Book Review: Hardy Bamboos

One last book review for you last-minute holiday shoppers, this time on a subject that is a favorite of mine: bamboo. I own a few books on bamboo, and although they have their merits this one is probably my favorite.


It's Hardy Bamboos: Taming the Dragon by Paul Whittaker. So what makes this bamboo book the one I pick up most often?


***

First, I should point out that the books on bamboo I own are mainly used for enjoyment and as a catalog of different species and forms that are available. I don't necessarily use them -- this book included -- as references for cold hardiness, rate of growth, etc. My climate differs from that of the author's garden significantly (he gardens in England, with significantly cooler in summers and warmer in winters than here in the Midwest -- at least historically.


Different climate means different growth habits, most notably in the area of spread. So when the author writes that a particular bamboo is a slow spreader, or is quite cold-hardy, that doesn't necessarily mean it will behave that way in my garden. (I've found no Phyllostachys that are "slow spreaders" for instance.)

----------

**Tasks to carry out:**
1) In the bamboo book review, in which country does the author of Hardy Bamboos garden?
2) Duplicate the part of the bamboo book review that opens with the words containing "It's Hardy Bamboos: Taming" and closes with "at least historically.".
The records that come next have no connection to the bamboo book review.

(Saved data entries)
----------

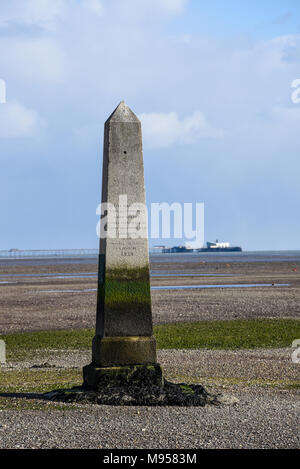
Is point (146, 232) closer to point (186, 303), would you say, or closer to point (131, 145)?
point (131, 145)

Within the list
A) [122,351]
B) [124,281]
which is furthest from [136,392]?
[124,281]

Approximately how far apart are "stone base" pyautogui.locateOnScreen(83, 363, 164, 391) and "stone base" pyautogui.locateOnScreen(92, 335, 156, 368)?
11 centimetres

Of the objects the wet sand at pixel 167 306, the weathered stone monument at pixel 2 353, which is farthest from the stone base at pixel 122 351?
the wet sand at pixel 167 306

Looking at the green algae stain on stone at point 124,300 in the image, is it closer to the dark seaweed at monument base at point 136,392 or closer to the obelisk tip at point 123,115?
the dark seaweed at monument base at point 136,392

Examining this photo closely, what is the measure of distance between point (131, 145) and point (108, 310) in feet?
9.05

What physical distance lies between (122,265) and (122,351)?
141 centimetres

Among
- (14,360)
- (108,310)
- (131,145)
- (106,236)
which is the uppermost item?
(131,145)

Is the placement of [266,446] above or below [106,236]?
below

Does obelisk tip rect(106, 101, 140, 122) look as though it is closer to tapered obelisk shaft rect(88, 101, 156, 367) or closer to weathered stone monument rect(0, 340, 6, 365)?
tapered obelisk shaft rect(88, 101, 156, 367)

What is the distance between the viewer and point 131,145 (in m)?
13.0

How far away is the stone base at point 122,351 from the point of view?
1281cm

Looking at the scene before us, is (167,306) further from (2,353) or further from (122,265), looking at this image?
(122,265)
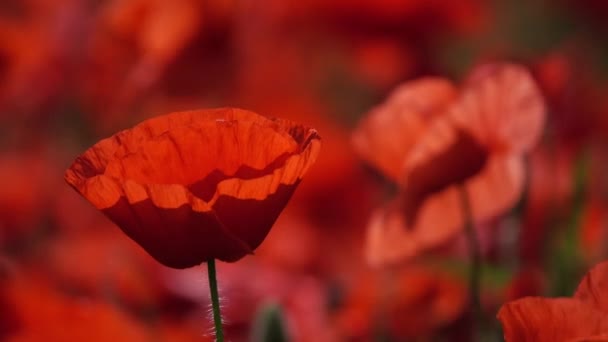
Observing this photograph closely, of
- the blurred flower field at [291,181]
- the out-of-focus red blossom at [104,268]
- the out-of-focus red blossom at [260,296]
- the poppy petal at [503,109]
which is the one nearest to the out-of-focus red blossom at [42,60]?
the blurred flower field at [291,181]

----------

**Final answers:**
1) England

2)
It's Hardy Bamboos: Taming the Dragon by Paul Whittaker. So what makes this bamboo book the one I pick up most often?


***

First, I should point out that the books on bamboo I own are mainly used for enjoyment and as a catalog of different species and forms that are available. I don't necessarily use them -- this book included -- as references for cold hardiness, rate of growth, etc. My climate differs from that of the author's garden significantly (he gardens in England, with significantly cooler in summers and warmer in winters than here in the Midwest -- at least historically.